§ **TO DO**:
a - In the Exhibit R-7 text, where are the SHA256 hashes for the mirrored audio files kept?
b - Repeat verbatim the Exhibit R-7 passage between "Laura Joy admits destruction" and "civil spoliation inference.", inclusive.

§ **TEXT EXCERPT**:
..............................
Exhibit R-7 · Active Surveillance Inventory + Audio Admission Compendium
One-paragraph summary. This exhibit has two integrated functions. Part A catalogues eleven recorded institutional admissions — Laura Joy (defence counsel), Ashley Dale (Crown Production Manager), LAO "Anthia" (Legal Aid Ontario intake officer), LAO "Dawn" (Legal Aid Ontario senior officer, 15-year tenure), and Kristine Krainz (Windsor Crown counsel, specialty: Vulnerable Victims and Forensic Evidence) — each self-incriminating on admission of the conspiracy this case pleads. Part B logs active 2026 surveillance events directly witnessed and documented by Francesco Giovanni Longo: an RCMP / state-actor tail on a Sunday by a Québec-plate no-front-plate vehicle; a motel stalk-out with tinted-window cars physically blocking Francesco's van until he prepared to ram them and they peeled off; documented UI-cloning / interface-spoofing on Francesco's workstation including observable window pop-ins outside his active session; and data-capture volume totalling roughly four of five PCs filled with preserved evidence. Part A is already on the public record at the Genspark "rvlongo-WITH-DOCUMENTARY-PROOF-IMAGES" archive; Part B is voice-locked by the Plaintiff's 27 April 2026 directive and is entering the formal evidentiary record here.
Table of Contents
Part A · The 11 recorded institutional admissions (Laura Joy · Ashley Dale · LAO · Krainz)
Part B · Active 2026 physical-surveillance inventory
B.1 · The Sunday RCMP / Québec-plate tail
B.2 · The motel stalk-out and tinted-window-car blockade
B.4 · Data-capture posture: four of five PCs filled
Part C · The Zvaniga pool-fabrication factual narrative (R. v. Longo 21-845)
Part D · Doctrinal consequences & named defendants
Part A · The 11 recorded institutional admissions
Source: Genspark public archive rvlongo-WITH-DOCUMENTARY-PROOF-IMAGES. Each audio file is hosted on Genspark and is preservation-redundant — the Canadian People's Trust master corpus retains local copies of every clip, with waveform hashes, so a Genspark URL pull would not defeat the exhibit. URLs below point at the local mirror on canadianpeoplestrust.com; the original Genspark URLs remain available as secondary sources.
Local preservation manifest (27 Apr 2026): All 11 audio files mirrored to /audio/admissions/ on the Canadian People’s Trust public site; SHA256 hashes at /audio/admissions/SHA256SUMS.txt. Genspark is now a backup source only; a Genspark pull cannot defeat this exhibit.
A-1 · Laura Joy (defence counsel) — “WE IN THE CROWN”
Laura Joy speaks of the prosecution as "we" — unconscious identification with the Crown, not with her client.
A-2 · Laura Joy — “WE SHREDDED IT”
Laura Joy admits destruction of evidence — direct party admission of spoliation. Criminal Code s. 139 obstruction + independent civil spoliation inference.
A-3 · Laura Joy — “ATTORNEY GENERAL OBVIOUSLY WANTS”
Laura Joy admits the Attorney General of Ontario "obviously wants" a particular outcome — top-down political direction of a supposedly independent file.
..............................
§ **INFORMATION SHOWN**:

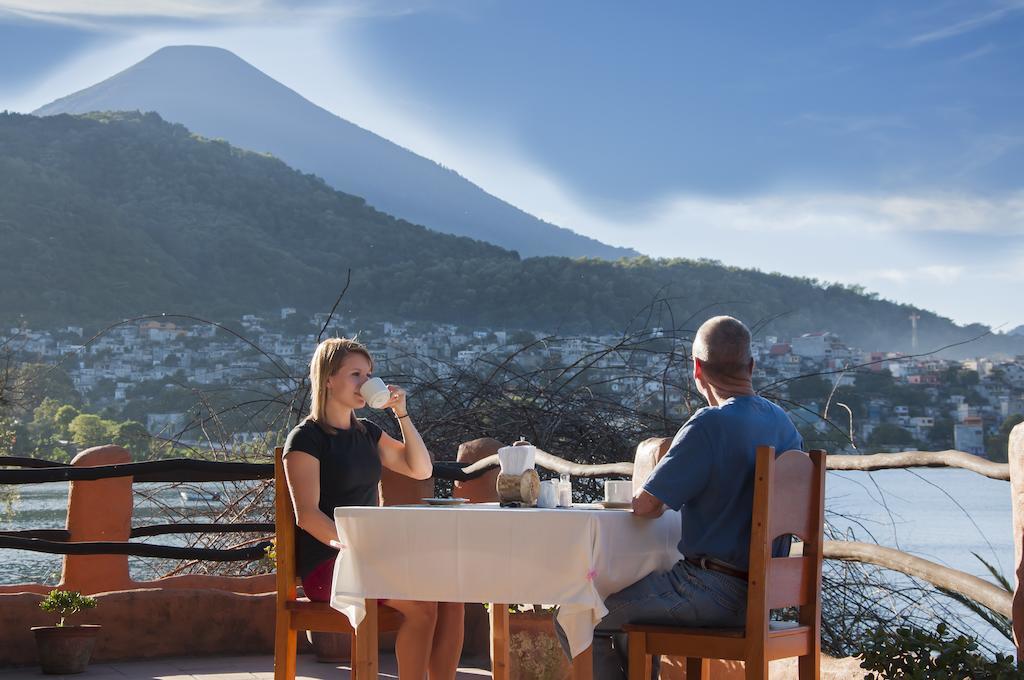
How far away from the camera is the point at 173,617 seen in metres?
5.21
..............................
§ **RESPONSE LIST**:
a - /audio/admissions/SHA256SUMS.txt

b -
Laura Joy admits destruction of evidence — direct party admission of spoliation. Criminal Code s. 139 obstruction + independent civil spoliation inference.